→ **Aim of the task**
Images stay out; everything else in the records is to be set down exactly.

→ **Data supplied**

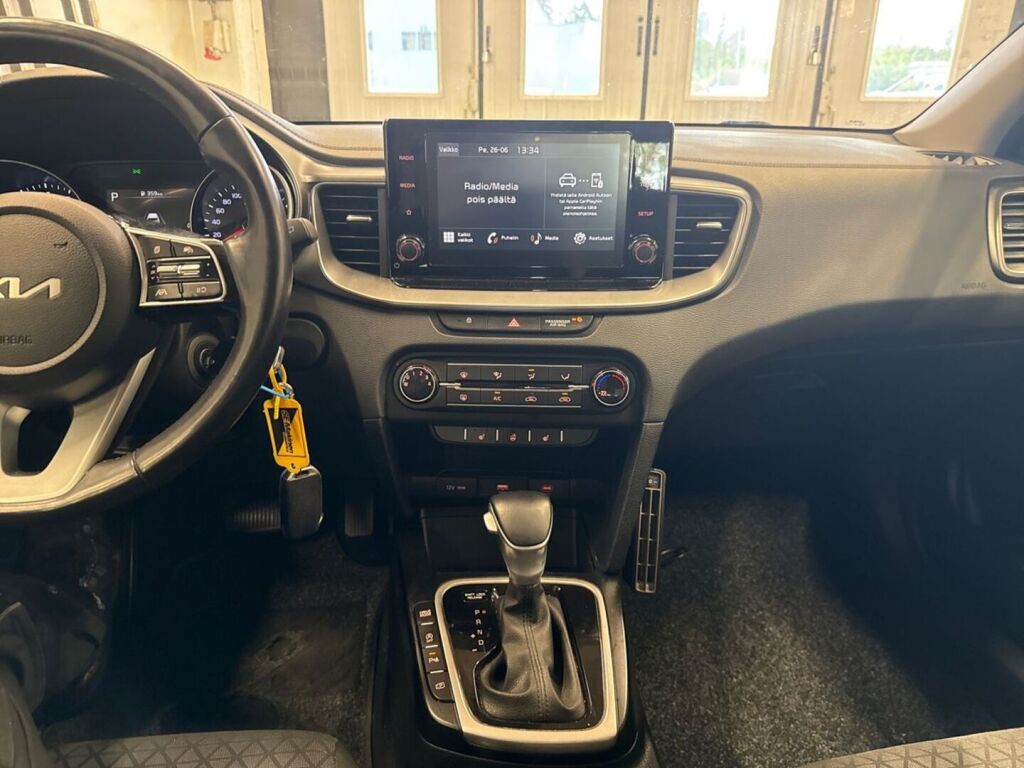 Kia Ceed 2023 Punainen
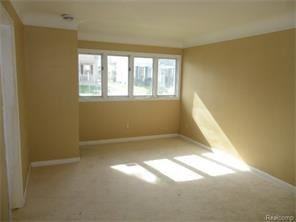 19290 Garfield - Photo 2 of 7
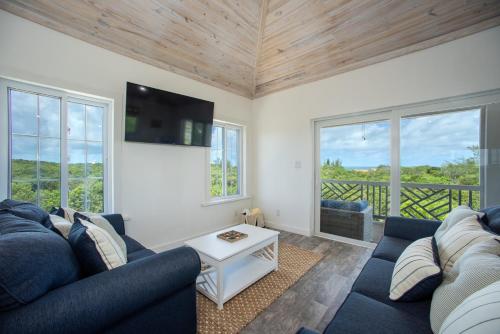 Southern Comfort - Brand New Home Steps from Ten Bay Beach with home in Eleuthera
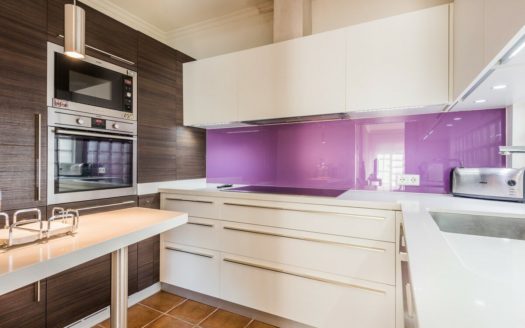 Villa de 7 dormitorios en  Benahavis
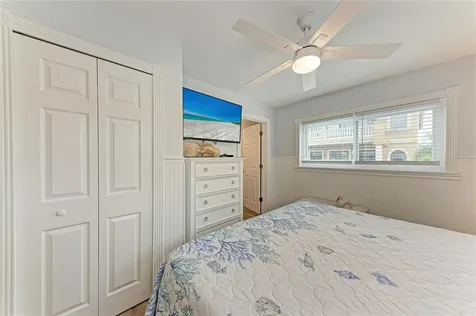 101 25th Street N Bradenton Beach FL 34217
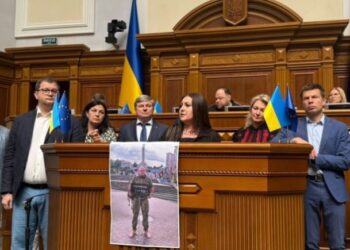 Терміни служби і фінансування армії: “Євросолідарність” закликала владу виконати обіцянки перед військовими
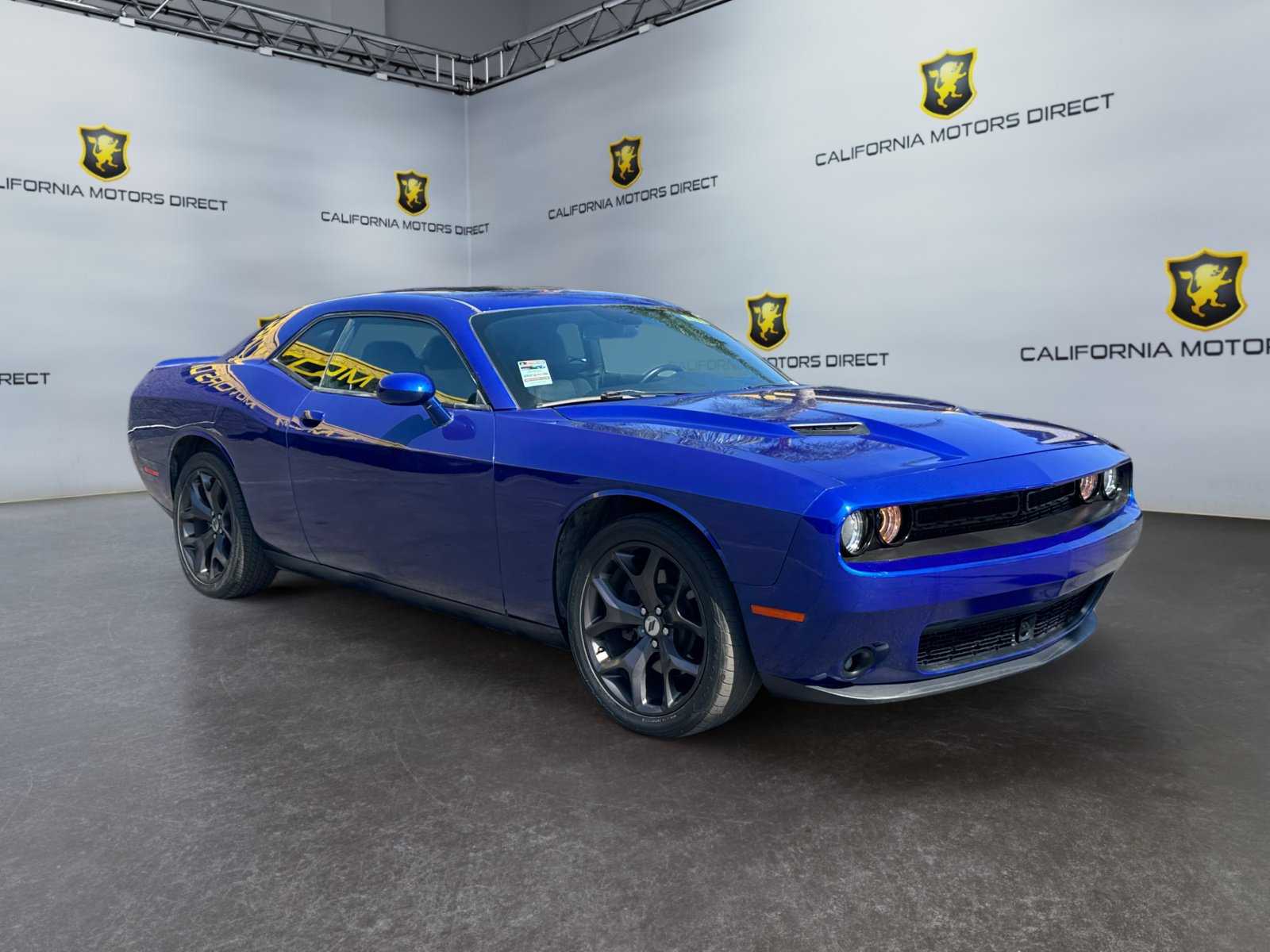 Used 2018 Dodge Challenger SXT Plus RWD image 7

→ **Task solution**
 Kia Ceed 2023 Punainen
 19290 Garfield - Photo 2 of 7
 Southern Comfort - Brand New Home Steps from Ten Bay Beach with home in Eleuthera
 Villa de 7 dormitorios en  Benahavis
 101 25th Street N Bradenton Beach FL 34217
 Терміни служби і фінансування армії: “Євросолідарність” закликала владу виконати обіцянки перед військовими
 Used 2018 Dodge Challenger SXT Plus RWD image 7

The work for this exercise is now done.